● **Work to be completed**: Find every line in the records below that contains the string "image" and copy each of those lines in full. Only matches with the same uppercase and lowercase letters count.

● **Provided information**:
::::

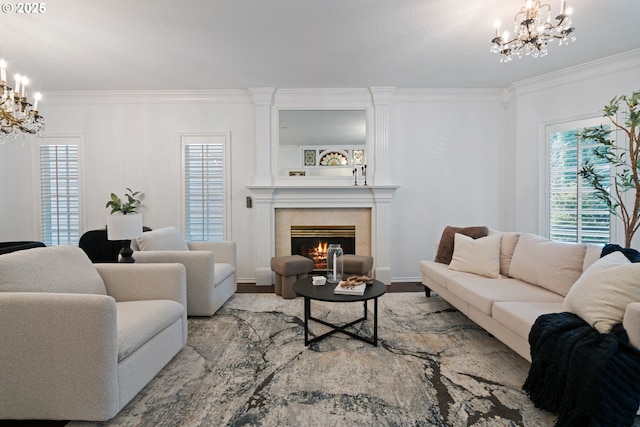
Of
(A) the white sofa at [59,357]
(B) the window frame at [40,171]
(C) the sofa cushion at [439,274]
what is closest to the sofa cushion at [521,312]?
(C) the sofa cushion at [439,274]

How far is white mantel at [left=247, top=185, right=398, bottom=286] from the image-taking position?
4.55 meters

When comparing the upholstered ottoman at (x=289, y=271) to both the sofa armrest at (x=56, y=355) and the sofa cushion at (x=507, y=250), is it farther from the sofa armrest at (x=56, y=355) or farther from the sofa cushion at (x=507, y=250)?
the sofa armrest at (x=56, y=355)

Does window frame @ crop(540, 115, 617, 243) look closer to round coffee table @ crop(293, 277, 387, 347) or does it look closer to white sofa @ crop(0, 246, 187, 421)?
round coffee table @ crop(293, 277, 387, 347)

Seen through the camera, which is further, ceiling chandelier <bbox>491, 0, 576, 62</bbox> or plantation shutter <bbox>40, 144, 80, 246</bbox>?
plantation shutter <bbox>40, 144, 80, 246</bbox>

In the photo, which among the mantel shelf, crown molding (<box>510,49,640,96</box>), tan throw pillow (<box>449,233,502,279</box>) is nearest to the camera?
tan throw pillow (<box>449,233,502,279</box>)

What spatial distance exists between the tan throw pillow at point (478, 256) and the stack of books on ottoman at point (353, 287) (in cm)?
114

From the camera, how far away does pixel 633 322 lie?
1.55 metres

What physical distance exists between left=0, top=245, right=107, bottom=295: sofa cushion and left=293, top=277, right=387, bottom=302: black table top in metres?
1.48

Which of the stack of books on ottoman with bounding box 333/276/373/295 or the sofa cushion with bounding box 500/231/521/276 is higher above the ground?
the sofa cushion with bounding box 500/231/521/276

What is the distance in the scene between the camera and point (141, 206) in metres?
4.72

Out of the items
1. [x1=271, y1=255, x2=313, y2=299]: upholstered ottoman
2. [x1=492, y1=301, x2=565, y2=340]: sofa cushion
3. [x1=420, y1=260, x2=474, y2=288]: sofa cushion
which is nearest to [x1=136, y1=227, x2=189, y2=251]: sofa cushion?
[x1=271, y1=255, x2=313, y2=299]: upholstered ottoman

::::

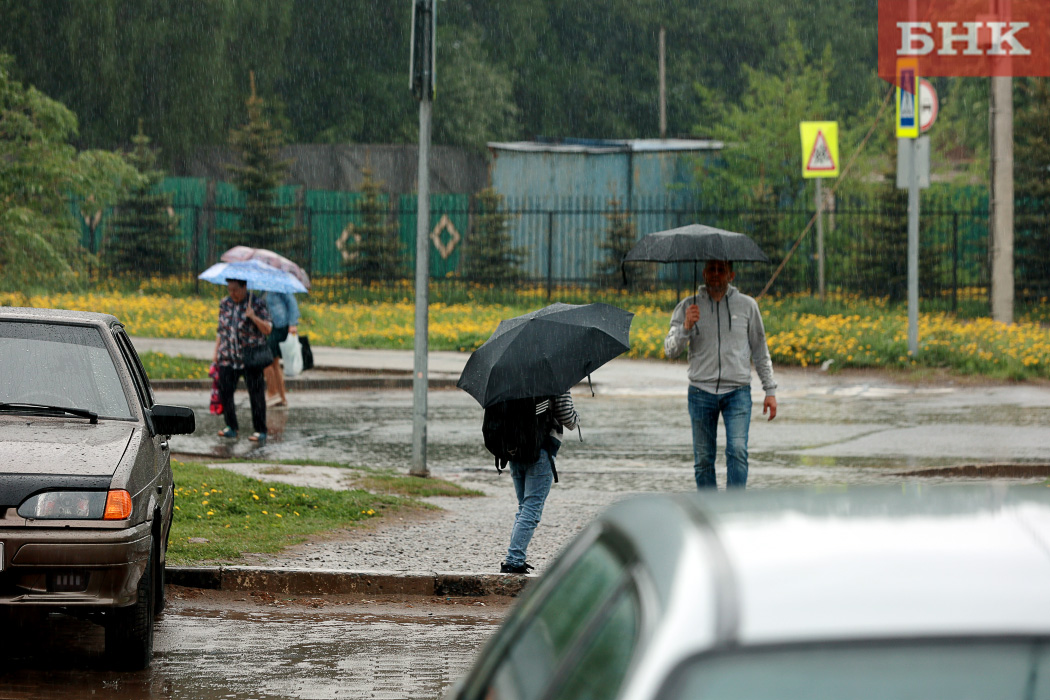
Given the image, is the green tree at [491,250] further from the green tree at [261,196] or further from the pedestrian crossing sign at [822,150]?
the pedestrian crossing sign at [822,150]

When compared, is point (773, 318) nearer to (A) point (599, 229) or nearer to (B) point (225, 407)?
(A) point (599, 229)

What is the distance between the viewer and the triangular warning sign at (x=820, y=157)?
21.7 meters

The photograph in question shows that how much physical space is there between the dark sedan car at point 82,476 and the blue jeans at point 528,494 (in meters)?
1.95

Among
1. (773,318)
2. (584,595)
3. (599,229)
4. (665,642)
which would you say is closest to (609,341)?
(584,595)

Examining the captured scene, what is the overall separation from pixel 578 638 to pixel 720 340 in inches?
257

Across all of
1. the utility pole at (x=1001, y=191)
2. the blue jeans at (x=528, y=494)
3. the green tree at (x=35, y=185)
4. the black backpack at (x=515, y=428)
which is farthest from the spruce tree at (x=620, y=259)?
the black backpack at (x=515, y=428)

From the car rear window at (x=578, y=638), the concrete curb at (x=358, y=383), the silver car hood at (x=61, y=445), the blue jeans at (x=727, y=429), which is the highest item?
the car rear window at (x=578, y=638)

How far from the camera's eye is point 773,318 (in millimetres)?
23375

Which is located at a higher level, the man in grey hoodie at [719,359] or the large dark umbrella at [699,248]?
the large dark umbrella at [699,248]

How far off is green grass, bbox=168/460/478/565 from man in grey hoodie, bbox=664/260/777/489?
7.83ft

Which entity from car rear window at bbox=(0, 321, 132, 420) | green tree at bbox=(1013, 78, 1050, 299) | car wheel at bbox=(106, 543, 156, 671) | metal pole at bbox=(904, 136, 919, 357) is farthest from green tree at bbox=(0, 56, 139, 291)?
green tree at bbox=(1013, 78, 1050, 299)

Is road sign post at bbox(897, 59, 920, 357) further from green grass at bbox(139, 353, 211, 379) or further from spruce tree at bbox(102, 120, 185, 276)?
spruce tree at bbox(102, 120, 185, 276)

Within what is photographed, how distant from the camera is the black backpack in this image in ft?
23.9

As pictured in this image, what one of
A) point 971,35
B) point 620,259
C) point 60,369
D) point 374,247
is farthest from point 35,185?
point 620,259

::::

● **Answer for the task**:
How far is white mantel at [left=247, top=185, right=398, bottom=286] from the image-taking position?
Given the image, is the green tree at [491,250] further from the green tree at [261,196] or further from the pedestrian crossing sign at [822,150]?
Within what is photographed, how distant from the camera is the black backpack in this image in ft?
As pictured in this image, what one of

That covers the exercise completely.